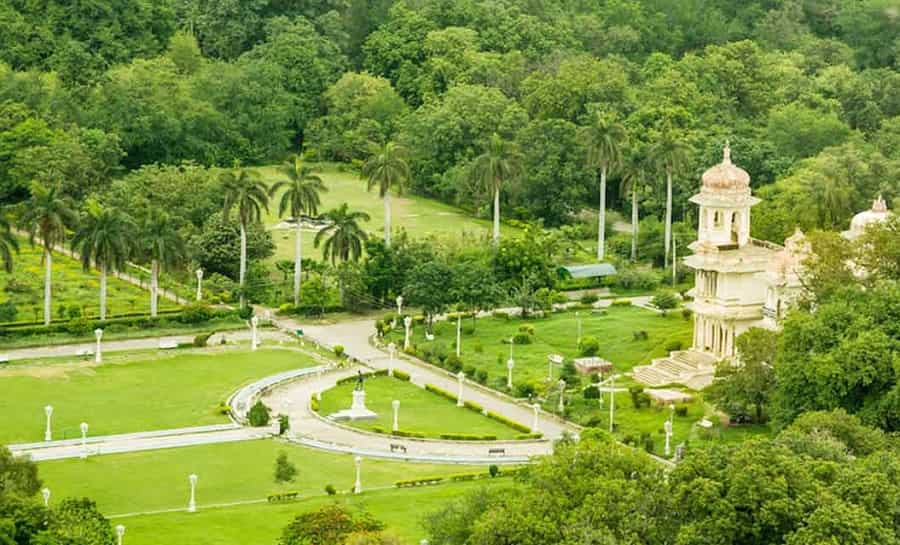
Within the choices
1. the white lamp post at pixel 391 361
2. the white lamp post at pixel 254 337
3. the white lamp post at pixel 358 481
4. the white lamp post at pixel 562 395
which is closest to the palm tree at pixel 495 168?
the white lamp post at pixel 391 361

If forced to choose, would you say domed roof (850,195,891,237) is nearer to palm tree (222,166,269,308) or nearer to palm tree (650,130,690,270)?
palm tree (650,130,690,270)

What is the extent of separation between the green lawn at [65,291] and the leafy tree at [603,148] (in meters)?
24.7

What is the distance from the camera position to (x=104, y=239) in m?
101

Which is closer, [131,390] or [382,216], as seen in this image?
[131,390]

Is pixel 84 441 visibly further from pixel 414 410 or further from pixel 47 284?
pixel 47 284

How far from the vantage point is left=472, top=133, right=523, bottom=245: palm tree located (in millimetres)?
→ 113938

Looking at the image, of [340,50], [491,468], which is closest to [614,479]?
[491,468]

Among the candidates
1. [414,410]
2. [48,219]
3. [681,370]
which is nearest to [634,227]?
[681,370]

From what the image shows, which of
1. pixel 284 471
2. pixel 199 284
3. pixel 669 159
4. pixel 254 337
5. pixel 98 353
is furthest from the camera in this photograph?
pixel 669 159

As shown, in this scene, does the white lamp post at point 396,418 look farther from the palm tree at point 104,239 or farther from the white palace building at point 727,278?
the palm tree at point 104,239

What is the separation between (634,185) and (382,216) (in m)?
15.9

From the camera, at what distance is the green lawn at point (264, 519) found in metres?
71.4

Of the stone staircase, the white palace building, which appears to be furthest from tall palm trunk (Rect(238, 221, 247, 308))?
the white palace building

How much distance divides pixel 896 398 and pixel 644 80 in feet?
232
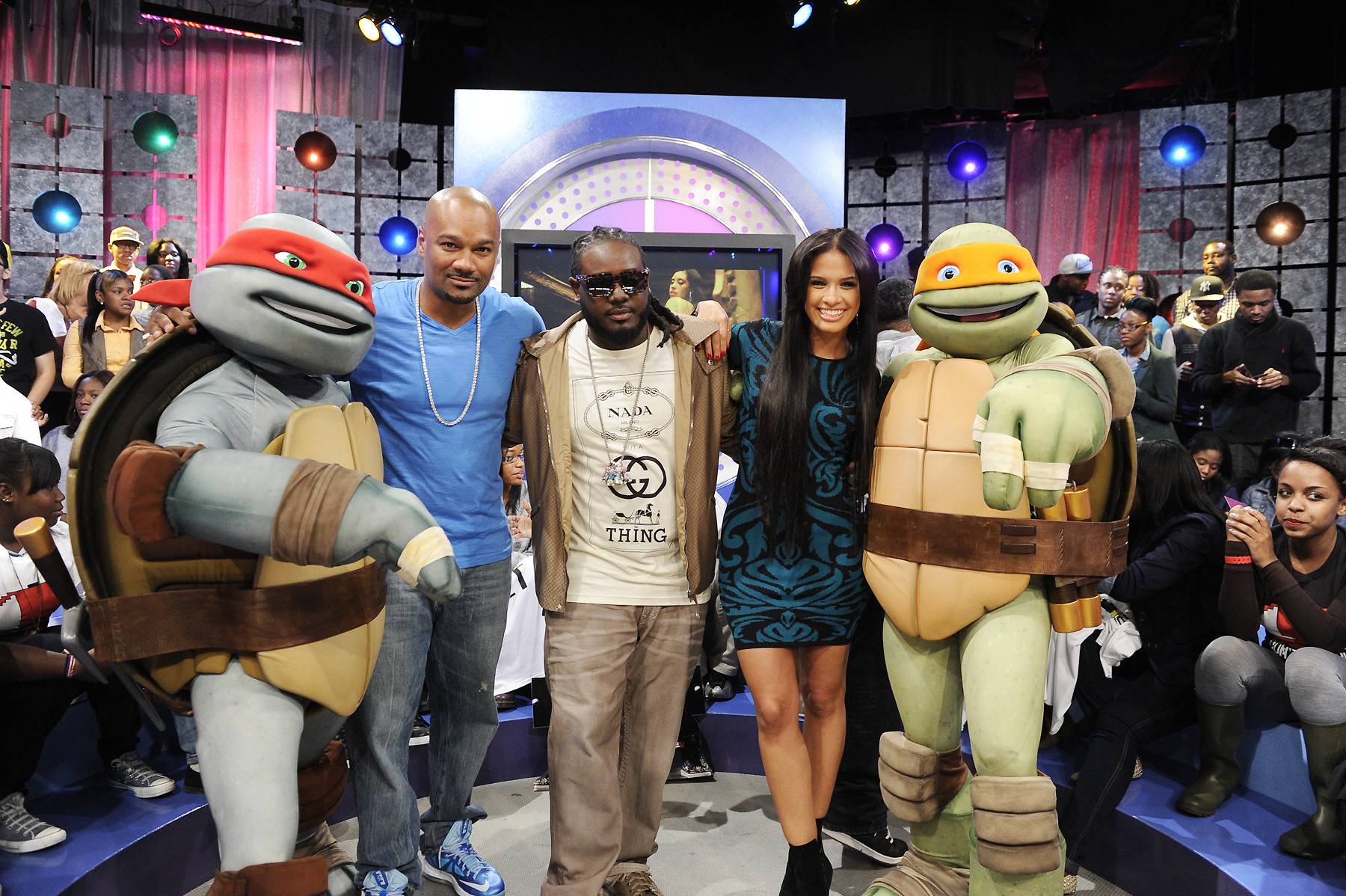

┄┄┄┄┄┄┄┄┄┄┄┄┄┄┄┄┄┄┄┄

=== Aim of the task ===
Copy the material word for word, from the line containing "How much distance" through the end of the material. Leave the pictures out of your answer.

=== Result for this task ===
How much distance divides pixel 896 398 and pixel 644 80 in feet?
232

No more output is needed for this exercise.